• Anesthesia and analgesia · May 2000

    A report of two hundred twenty cases of regional anesthesia in pediatric cardiac surgery.

    • K L Peterson, W M DeCampli, N A Pike, R C Robbins, and B A Reitz.
    • Departments of Anesthesia and Cardiovascular Surgery, Stanford University Medical Center, and the Lucille Salter Packard Children's Hospital at Stanford, CA, USA.
    • Anesth. Analg. 2000 May 1;90(5):1014-9.

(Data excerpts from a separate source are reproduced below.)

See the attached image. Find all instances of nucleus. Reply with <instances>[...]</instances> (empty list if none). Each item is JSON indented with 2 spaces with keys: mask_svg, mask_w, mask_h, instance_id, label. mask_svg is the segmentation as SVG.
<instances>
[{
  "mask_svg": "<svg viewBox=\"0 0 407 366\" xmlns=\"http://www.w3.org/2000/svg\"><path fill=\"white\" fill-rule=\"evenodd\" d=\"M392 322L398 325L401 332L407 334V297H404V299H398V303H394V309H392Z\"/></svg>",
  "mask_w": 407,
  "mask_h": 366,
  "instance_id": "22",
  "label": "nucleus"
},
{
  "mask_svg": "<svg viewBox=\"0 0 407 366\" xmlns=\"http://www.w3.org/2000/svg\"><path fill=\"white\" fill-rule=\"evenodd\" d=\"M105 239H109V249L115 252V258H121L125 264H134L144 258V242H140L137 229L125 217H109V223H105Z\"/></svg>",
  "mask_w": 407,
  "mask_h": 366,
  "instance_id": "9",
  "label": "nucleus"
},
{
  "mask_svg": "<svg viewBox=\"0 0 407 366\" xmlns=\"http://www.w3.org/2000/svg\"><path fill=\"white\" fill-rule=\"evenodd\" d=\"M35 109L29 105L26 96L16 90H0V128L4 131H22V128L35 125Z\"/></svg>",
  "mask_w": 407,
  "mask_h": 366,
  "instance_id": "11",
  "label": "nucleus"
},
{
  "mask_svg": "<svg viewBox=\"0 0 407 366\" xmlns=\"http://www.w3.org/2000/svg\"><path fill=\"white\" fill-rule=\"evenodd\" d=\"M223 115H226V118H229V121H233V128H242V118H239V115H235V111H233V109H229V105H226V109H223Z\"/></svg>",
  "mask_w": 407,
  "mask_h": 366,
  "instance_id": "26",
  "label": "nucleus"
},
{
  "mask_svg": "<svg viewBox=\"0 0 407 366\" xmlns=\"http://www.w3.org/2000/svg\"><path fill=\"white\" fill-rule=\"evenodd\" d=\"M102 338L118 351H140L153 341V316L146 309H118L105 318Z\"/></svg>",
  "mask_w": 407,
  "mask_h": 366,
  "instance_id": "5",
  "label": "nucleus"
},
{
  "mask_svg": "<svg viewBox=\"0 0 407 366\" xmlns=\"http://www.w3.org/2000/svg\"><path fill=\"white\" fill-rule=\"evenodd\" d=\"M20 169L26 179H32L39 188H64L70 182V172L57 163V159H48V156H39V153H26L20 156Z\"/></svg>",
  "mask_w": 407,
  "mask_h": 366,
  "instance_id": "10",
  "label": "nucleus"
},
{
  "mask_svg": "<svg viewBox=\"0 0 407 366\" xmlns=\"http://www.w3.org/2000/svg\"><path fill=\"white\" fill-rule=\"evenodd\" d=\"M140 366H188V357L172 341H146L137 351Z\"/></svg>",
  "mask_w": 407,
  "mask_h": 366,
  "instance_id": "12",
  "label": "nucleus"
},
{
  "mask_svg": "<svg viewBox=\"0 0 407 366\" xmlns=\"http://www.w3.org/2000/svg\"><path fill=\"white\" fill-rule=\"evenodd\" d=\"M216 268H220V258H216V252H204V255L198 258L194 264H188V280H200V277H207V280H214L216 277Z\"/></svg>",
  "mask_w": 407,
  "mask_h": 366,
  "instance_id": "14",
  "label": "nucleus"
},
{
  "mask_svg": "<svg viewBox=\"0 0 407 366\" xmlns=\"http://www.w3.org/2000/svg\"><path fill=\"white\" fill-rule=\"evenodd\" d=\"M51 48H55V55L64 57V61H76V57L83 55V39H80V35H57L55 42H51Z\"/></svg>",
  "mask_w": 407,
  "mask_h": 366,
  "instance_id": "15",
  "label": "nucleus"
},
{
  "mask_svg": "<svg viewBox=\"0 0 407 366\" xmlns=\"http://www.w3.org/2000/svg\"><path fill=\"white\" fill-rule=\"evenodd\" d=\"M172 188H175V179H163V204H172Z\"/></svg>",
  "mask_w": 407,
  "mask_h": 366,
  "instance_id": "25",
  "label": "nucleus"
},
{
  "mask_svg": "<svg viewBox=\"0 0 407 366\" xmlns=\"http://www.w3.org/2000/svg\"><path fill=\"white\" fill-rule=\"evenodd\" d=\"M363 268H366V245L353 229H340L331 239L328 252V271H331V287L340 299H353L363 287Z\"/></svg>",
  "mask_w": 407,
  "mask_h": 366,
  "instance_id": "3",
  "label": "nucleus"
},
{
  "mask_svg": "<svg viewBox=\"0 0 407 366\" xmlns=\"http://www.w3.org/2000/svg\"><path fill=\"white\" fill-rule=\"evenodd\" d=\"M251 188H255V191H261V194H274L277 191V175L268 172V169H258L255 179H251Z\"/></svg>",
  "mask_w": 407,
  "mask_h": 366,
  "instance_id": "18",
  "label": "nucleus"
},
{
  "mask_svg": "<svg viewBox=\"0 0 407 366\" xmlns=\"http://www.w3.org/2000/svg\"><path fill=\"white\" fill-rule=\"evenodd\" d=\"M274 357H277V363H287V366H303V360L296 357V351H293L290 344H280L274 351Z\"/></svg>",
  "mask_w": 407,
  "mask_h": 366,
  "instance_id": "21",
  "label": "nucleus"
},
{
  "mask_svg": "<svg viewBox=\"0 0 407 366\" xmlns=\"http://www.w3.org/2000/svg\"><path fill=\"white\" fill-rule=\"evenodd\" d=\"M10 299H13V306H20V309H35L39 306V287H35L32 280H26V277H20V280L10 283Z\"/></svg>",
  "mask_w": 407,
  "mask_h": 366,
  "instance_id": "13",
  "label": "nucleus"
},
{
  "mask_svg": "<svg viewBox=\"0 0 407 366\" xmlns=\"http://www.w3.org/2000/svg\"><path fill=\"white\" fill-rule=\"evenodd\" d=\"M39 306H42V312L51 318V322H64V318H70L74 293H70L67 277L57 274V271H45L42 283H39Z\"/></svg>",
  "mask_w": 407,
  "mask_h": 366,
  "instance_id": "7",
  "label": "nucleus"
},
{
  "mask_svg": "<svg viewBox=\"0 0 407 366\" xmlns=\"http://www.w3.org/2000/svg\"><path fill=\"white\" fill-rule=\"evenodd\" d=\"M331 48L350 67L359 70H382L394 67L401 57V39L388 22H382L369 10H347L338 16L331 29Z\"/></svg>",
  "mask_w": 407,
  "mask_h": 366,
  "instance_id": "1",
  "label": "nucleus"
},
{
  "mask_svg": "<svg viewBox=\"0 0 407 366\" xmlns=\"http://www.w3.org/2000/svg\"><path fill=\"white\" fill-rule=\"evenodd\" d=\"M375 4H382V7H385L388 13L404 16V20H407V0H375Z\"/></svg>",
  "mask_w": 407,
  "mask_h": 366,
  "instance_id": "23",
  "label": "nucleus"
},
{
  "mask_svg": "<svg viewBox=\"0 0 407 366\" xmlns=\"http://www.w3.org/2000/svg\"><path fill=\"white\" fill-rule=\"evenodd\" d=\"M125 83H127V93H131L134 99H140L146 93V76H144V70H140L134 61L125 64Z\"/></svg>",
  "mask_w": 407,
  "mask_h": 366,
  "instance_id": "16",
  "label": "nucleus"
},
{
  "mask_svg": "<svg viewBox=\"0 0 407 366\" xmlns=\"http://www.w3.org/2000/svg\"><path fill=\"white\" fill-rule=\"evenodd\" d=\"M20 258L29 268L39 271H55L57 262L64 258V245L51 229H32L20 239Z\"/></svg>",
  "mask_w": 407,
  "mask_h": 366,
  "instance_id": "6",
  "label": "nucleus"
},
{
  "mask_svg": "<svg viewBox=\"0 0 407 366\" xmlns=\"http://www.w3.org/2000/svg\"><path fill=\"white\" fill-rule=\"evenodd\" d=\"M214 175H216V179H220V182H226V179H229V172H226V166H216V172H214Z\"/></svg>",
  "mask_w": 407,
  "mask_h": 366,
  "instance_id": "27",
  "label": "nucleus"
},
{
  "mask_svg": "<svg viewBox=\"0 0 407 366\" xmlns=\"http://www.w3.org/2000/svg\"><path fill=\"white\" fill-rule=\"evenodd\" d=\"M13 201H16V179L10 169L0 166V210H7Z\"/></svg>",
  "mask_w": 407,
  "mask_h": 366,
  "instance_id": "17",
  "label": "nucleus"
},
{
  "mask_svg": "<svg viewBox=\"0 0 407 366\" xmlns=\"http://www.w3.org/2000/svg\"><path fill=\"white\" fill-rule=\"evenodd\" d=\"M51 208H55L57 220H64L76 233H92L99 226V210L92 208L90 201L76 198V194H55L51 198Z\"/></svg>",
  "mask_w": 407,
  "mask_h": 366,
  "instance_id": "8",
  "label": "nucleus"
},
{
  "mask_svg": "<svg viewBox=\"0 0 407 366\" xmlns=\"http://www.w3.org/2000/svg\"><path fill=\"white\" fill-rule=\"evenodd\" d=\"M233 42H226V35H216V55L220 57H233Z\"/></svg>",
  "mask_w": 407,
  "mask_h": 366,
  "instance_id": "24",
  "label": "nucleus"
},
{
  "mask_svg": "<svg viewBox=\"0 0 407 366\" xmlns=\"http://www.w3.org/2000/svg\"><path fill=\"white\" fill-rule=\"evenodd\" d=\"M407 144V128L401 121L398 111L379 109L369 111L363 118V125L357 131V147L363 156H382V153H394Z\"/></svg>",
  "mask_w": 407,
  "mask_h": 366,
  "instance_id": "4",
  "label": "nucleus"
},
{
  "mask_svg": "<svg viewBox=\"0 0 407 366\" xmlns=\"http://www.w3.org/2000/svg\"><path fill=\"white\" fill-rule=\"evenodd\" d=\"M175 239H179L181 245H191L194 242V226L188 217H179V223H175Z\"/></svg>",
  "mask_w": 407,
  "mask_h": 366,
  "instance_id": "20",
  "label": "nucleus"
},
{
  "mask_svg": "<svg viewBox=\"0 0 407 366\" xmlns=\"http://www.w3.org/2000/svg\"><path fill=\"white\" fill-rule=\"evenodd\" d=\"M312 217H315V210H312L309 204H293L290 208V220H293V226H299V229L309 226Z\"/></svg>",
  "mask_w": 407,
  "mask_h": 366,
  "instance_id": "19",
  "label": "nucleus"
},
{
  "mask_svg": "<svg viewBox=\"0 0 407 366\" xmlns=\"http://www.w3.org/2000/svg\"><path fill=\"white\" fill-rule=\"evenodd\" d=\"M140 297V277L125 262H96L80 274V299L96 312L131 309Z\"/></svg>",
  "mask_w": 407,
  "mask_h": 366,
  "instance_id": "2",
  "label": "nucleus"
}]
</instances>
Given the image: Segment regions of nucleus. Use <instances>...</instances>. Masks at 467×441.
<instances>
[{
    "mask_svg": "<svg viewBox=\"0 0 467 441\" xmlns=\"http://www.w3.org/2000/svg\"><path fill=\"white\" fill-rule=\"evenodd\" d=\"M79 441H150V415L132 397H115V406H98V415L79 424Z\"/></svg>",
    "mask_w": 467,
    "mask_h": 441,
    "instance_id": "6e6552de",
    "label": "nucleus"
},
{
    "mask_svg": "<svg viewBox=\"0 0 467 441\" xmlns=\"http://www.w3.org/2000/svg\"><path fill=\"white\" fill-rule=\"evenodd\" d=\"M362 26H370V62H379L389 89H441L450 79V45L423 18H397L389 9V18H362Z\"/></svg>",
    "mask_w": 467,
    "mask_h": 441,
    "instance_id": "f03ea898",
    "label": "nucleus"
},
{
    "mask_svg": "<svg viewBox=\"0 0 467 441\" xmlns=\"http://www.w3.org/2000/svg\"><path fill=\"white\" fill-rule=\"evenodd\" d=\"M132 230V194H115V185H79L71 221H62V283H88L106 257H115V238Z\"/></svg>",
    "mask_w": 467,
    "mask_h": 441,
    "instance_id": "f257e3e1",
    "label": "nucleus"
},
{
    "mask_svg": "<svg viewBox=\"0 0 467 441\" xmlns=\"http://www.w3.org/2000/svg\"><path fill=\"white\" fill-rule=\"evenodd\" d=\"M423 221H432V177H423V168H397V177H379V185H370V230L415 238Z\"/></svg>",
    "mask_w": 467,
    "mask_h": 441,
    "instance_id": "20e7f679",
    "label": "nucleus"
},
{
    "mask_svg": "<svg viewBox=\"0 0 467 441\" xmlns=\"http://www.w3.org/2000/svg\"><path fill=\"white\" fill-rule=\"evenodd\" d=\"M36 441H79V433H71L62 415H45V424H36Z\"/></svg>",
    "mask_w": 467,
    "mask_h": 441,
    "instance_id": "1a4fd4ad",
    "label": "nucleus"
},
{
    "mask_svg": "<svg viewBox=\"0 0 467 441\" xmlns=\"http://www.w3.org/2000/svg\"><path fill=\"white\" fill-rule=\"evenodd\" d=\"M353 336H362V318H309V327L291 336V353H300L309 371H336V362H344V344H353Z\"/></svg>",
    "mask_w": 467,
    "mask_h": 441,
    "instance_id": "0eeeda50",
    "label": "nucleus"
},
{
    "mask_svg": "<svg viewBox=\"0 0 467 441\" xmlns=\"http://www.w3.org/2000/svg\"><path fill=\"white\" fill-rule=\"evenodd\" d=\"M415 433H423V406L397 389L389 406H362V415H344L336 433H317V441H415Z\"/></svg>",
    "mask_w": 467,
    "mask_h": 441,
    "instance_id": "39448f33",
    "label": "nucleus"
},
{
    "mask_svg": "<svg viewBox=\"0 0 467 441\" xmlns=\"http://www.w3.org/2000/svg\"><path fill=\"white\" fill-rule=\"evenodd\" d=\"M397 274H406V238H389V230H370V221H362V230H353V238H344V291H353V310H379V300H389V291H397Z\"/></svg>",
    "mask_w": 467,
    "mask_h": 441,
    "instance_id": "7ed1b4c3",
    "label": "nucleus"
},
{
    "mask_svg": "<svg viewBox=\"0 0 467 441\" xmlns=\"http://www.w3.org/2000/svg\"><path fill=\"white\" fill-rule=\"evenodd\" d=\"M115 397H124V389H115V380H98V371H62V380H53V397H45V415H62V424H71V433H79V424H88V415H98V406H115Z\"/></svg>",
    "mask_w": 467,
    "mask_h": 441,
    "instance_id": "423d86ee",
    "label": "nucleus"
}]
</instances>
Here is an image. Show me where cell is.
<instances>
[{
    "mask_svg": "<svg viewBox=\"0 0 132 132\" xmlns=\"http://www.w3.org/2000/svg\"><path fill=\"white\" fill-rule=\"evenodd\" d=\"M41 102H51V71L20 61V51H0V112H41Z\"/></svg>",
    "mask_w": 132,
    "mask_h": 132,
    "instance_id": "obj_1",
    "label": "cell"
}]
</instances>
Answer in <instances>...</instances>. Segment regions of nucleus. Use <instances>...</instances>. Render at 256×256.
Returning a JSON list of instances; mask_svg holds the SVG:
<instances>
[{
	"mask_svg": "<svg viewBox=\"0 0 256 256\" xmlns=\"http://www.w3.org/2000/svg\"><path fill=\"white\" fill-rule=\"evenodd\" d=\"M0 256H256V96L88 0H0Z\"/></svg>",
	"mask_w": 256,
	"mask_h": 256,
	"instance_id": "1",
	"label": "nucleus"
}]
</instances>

    AbstractThe use of regional anesthesia (ie, epidural, spinal, or caudal) has been reported in a few small series of children undergoing cardiac surgery, but not in larger studies. In this retrospective, descriptive study, we report the results of the use of regional anesthesia in 220 pediatric cardiac operations. We reviewed the records of children receiving a regional anesthetic for cardiothoracic surgery at Stanford Medical Center between January 1993 and February 1997. All patients were targeted for early tracheal extubation. A variety of regional techniques were used. Time to extubation, control of pain, incidence of respiratory depression and other complications, and length of hospital stay were determined. There were no deaths. Eighty-nine percent of the patients were tracheally extubated in the operating room; 4.1% of whom required reintubation within 24 h. Ninety-five percent +/-2.5% of the patients had pain scores < or =4.0 at all intervals postoperatively. Adverse effects of regional anesthesia included emesis (39%), pruritus (10%), urinary retention (7%), postoperative transient paresthesia (3%), and respiratory depression (1.8%). The incidence of peridural hematoma was zero. The rate of adverse effects was lower in the thoracic catheter epidural approach as compared with various caudal, lumbar epidural, and spinal approaches. Hospital duration of stay was not effected by the presence of regional anesthetic complications. In this study, regional anesthesia was safe and effective in the management of pediatric patients undergoing cardiac surgery.